I took out a novel to spend my 6 hours.
I couldn’t complete even my tenth page, found uncle worrying again for the seat.
“The seat there are empty, I am asking her (looking at me) to shift there, but she is not listening.”He said to his father sitting next to him.

Now my temper was getting high.
“Hadd hai!” I raised one of my eye brow controlling myself while looking into the 2nd chapter of my novel.
They already have est of the 5 seats and it is day time, some time back only they all woke up, and this much of space is less for them to sit.
And I was getting any valid reason to leave my seat and shift to their ‘s.

“So much of silence is there, no one came yet there.”he continued with a pause.
Enough than enough man !
Why don’t he go himself there to be in peace instead of irritating me again and again.
 Now it was getting unbearable for me and I decided to be a BAD girl.
‘Let me show them how stubborn this girl travelling alone is!’ I said to myself.

Slowly from 20 percent seat I occupied 50 percent of the seat. And opened my lunch box. Aroma of my veg-biryani was increasing my hunger.
I was enjoying every spoon of my yummy biryani while they staring me for the seat.
I took more than twenty minutes to finish my lunch along with my two chapters.

I closed my lunch box, put it back in my bag, and went to wash my hand.
While coming back, I heard some known voice before reaching my seat.
“See, almost all seats are empty here, these two are ours”, That uncle was showing me the vacant seats he had.
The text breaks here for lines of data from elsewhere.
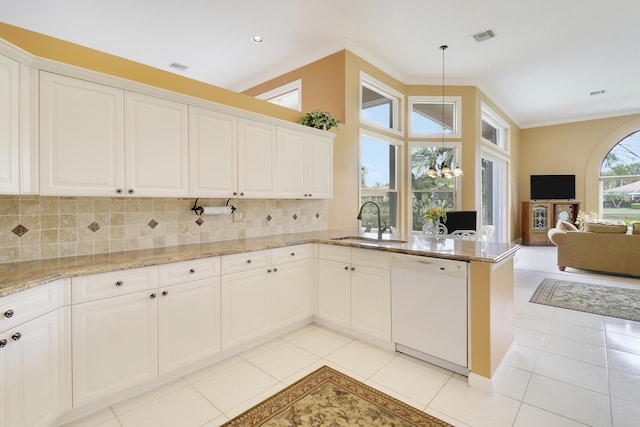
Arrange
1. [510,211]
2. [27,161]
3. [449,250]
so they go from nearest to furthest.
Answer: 1. [27,161]
2. [449,250]
3. [510,211]

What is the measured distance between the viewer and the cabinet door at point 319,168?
356 cm

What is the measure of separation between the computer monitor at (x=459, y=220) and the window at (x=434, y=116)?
157cm

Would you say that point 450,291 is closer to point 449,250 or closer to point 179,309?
point 449,250

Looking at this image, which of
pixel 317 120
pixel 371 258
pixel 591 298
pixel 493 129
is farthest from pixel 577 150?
pixel 371 258

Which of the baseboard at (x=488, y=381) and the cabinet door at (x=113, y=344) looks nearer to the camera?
the cabinet door at (x=113, y=344)

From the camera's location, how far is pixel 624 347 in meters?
2.75

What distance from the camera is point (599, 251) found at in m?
5.14

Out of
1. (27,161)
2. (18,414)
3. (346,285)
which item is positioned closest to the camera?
(18,414)

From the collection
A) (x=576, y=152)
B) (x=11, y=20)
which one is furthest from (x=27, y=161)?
(x=576, y=152)

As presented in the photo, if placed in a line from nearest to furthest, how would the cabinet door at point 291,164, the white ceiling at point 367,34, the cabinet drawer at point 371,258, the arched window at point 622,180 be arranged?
the cabinet drawer at point 371,258 → the cabinet door at point 291,164 → the white ceiling at point 367,34 → the arched window at point 622,180

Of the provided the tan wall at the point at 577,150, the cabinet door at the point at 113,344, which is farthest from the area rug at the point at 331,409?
the tan wall at the point at 577,150

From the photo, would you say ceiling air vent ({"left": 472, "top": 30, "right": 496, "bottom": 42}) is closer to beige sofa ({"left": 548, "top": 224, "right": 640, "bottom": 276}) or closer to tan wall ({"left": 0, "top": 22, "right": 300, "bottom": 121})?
tan wall ({"left": 0, "top": 22, "right": 300, "bottom": 121})

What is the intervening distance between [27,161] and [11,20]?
3.11m

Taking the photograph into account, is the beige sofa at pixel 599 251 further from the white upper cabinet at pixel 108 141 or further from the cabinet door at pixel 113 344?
the cabinet door at pixel 113 344
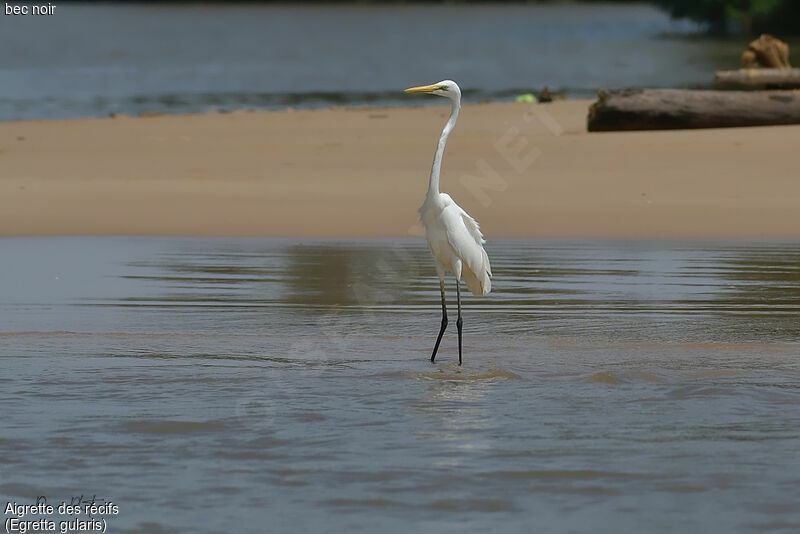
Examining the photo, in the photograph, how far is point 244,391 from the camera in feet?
24.9

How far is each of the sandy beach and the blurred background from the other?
8.92 m

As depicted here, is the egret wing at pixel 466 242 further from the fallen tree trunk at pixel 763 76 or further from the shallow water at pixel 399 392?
the fallen tree trunk at pixel 763 76

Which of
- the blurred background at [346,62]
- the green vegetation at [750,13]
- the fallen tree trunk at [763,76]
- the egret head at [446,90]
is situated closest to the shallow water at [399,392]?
the egret head at [446,90]

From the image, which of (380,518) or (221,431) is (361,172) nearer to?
(221,431)

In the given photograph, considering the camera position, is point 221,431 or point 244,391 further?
point 244,391

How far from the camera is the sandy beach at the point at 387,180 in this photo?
1357cm

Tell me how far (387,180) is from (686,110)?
4708mm

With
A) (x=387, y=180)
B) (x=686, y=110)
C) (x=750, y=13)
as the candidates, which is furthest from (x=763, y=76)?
(x=750, y=13)

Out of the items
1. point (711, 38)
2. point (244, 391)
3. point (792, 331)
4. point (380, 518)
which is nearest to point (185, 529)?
point (380, 518)

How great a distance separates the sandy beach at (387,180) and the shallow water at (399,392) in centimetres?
167

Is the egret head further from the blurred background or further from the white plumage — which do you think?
the blurred background

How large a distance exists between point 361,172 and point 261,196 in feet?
5.62

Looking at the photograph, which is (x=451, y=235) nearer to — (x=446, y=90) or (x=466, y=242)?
(x=466, y=242)

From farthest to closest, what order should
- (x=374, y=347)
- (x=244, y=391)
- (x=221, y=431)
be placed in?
(x=374, y=347) < (x=244, y=391) < (x=221, y=431)
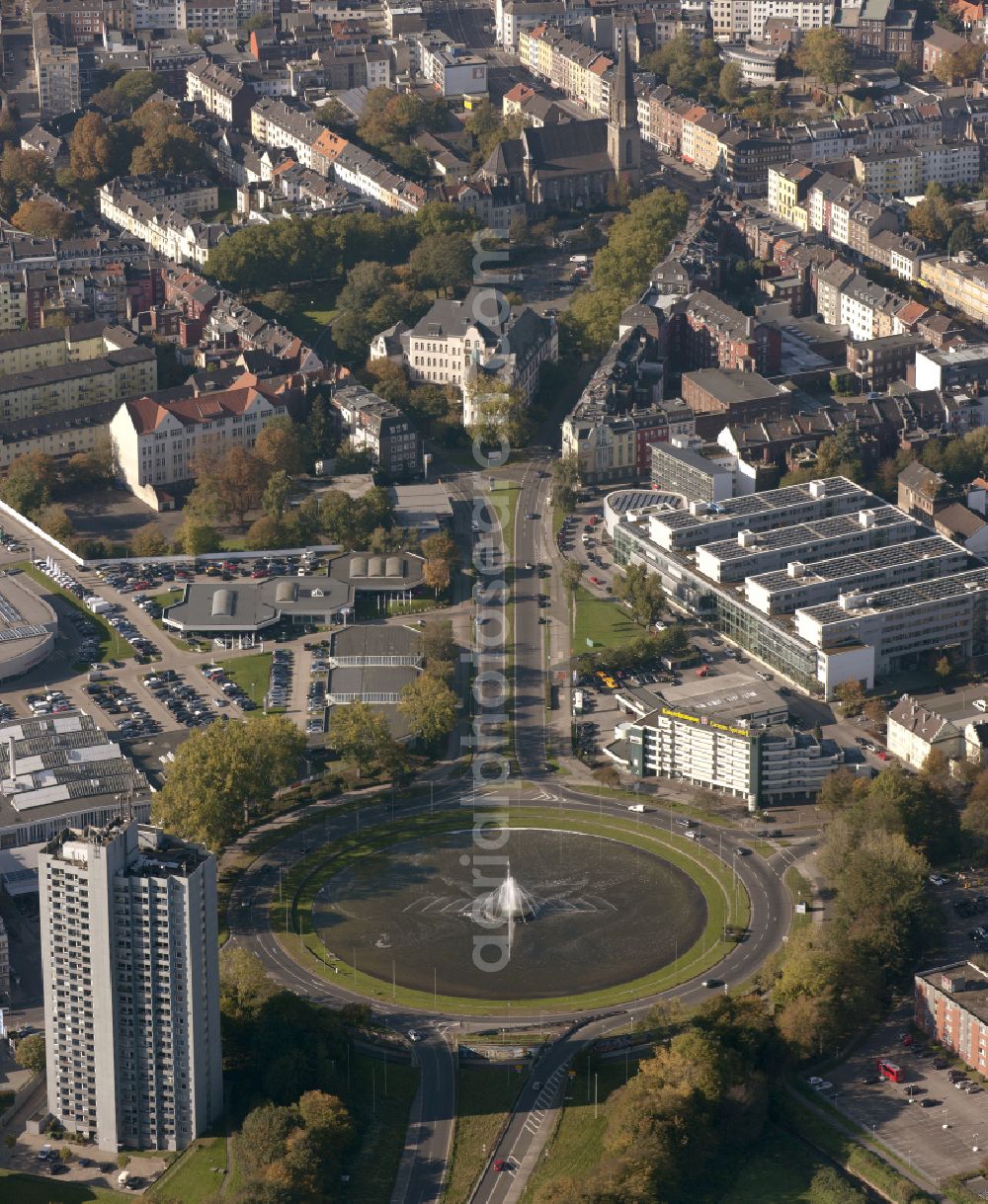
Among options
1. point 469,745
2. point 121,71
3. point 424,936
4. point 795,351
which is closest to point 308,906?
point 424,936

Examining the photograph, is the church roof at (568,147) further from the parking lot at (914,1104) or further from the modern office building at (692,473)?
the parking lot at (914,1104)

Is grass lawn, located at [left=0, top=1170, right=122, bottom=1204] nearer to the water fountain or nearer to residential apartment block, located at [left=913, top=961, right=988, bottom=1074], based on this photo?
the water fountain

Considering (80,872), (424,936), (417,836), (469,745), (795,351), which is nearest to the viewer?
(80,872)

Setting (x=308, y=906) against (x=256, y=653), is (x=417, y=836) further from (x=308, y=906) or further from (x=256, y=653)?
(x=256, y=653)

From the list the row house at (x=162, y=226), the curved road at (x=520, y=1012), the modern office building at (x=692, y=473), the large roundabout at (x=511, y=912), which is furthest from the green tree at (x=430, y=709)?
the row house at (x=162, y=226)

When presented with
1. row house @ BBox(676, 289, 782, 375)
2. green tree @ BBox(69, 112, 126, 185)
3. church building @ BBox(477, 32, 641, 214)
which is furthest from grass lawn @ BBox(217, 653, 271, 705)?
green tree @ BBox(69, 112, 126, 185)

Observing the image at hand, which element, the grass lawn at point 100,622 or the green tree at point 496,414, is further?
the green tree at point 496,414
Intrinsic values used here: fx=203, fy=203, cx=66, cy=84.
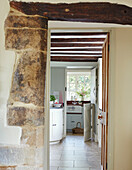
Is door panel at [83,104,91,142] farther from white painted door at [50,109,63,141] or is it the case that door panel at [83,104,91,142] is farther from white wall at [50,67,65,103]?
white wall at [50,67,65,103]

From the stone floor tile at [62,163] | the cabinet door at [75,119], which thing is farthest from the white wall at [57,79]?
the stone floor tile at [62,163]

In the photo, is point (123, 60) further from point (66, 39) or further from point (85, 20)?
point (66, 39)

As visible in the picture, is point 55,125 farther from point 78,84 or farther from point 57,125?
point 78,84

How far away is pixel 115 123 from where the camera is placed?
2844 millimetres

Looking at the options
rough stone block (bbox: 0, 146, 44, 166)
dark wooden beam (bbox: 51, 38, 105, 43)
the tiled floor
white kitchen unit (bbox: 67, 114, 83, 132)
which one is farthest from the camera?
white kitchen unit (bbox: 67, 114, 83, 132)

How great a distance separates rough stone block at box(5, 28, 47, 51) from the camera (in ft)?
6.47

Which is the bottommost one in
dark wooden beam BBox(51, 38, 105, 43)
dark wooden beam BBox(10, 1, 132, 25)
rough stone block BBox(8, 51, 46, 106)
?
rough stone block BBox(8, 51, 46, 106)

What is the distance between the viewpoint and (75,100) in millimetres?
7188

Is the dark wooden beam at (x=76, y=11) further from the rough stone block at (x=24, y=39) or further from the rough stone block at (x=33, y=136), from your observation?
the rough stone block at (x=33, y=136)

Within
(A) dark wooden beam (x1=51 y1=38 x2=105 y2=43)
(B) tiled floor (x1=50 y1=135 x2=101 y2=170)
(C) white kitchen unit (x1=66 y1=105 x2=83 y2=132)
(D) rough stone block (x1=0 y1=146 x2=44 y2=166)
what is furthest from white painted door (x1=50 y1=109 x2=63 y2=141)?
(D) rough stone block (x1=0 y1=146 x2=44 y2=166)

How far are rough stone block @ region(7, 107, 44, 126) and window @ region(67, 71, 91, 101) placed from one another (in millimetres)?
5281

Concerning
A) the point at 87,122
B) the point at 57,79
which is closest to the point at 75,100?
the point at 57,79

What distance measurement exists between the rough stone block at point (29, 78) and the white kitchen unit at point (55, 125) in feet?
11.1

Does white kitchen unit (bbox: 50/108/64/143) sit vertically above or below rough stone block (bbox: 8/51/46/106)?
below
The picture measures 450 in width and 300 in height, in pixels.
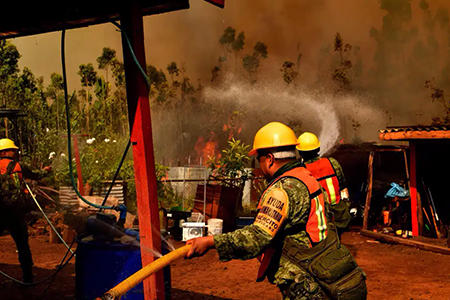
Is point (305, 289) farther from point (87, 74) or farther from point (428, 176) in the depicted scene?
point (87, 74)

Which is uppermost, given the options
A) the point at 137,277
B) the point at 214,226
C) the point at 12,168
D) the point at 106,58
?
the point at 106,58

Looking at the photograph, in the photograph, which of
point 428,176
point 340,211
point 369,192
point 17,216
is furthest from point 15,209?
point 428,176

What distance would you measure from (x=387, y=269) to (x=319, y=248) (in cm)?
674

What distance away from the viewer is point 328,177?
5605 millimetres

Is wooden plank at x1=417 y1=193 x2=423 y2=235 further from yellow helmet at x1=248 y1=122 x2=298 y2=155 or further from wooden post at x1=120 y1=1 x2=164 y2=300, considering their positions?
wooden post at x1=120 y1=1 x2=164 y2=300

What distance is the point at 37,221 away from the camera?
12.9 m

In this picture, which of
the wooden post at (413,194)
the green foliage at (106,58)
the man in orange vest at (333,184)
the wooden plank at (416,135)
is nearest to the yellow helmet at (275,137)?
the man in orange vest at (333,184)

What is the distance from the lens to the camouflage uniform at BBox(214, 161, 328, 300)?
108 inches

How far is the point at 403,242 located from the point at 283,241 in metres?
9.31

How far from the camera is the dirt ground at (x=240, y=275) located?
22.2 feet

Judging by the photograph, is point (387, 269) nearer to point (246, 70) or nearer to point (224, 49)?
point (246, 70)

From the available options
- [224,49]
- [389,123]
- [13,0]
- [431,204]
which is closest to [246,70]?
[224,49]

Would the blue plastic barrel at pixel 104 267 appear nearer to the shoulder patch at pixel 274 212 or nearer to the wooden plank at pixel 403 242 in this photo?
the shoulder patch at pixel 274 212

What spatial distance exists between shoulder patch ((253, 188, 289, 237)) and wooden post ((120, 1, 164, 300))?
99 cm
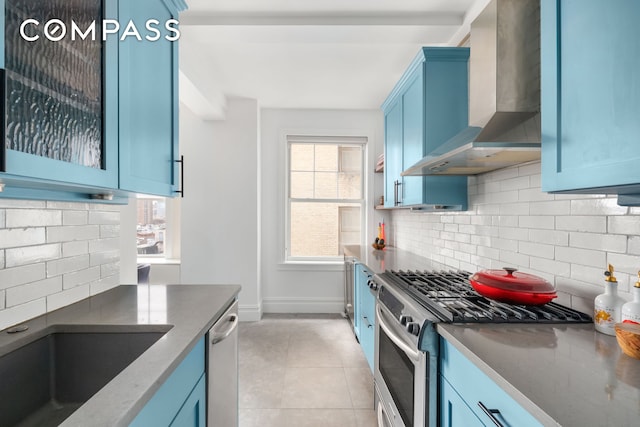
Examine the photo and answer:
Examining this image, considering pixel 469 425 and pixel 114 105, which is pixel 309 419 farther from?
pixel 114 105

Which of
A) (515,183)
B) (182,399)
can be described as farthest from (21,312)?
(515,183)

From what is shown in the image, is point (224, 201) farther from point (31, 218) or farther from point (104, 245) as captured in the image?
point (31, 218)

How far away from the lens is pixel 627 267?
1089mm

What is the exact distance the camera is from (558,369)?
2.62 feet

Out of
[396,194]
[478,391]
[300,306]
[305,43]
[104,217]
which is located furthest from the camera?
[300,306]

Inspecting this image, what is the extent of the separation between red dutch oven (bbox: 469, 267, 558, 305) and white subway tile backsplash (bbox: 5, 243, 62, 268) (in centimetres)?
180

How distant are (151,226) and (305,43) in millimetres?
3403

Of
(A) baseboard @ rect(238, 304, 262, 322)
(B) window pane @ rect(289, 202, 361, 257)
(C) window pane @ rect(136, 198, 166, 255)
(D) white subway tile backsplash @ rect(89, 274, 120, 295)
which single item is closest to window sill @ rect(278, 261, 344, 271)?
(B) window pane @ rect(289, 202, 361, 257)

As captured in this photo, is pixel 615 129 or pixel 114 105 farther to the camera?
pixel 114 105

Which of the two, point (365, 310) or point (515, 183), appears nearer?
point (515, 183)

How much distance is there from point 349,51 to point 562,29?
6.57 ft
“O my God !”, it was too much now.

It was almost tenth times, “You have already finished your lunch, now you can sleep there ” he said with an irritating giggling as I reached my seat and was about to sit.

I closed my book and looked at him (he was sitting opposite to me). My one eyebrow raised as usual my anger reach the critical point, and took a deep breath to be in control.
Cleared my throat.
“Respected uncle,
From very first time, I made it clear that I am not going to leave my seat at any cost, so please stop asking me for another time. I have booked this seat from Agra till Patna station and I will sit-sleep or do whatever on this seat only. If you or any of your family member have any issue with my presence you have already two vacant seats there, any two of you can fully utilise those seats. And stop bothering me now!”
I almost shouted in anger.

There was a silence in the cabin as the other people were also listening with so much of interest.
Two young guys on the side lower sseat and witness the whole conversation from the beginning were smiling, as even they had got irritated by this family’s behaviour ( I don’t wanna share those things here.)

Thereafter that aunty with one of her daughter and her two sons went to the other seats they were sending me and I spread my bedsheet and blanket to take afternoon nap and prayed to reach Allahabad soon !

A every new journey gives a new experience!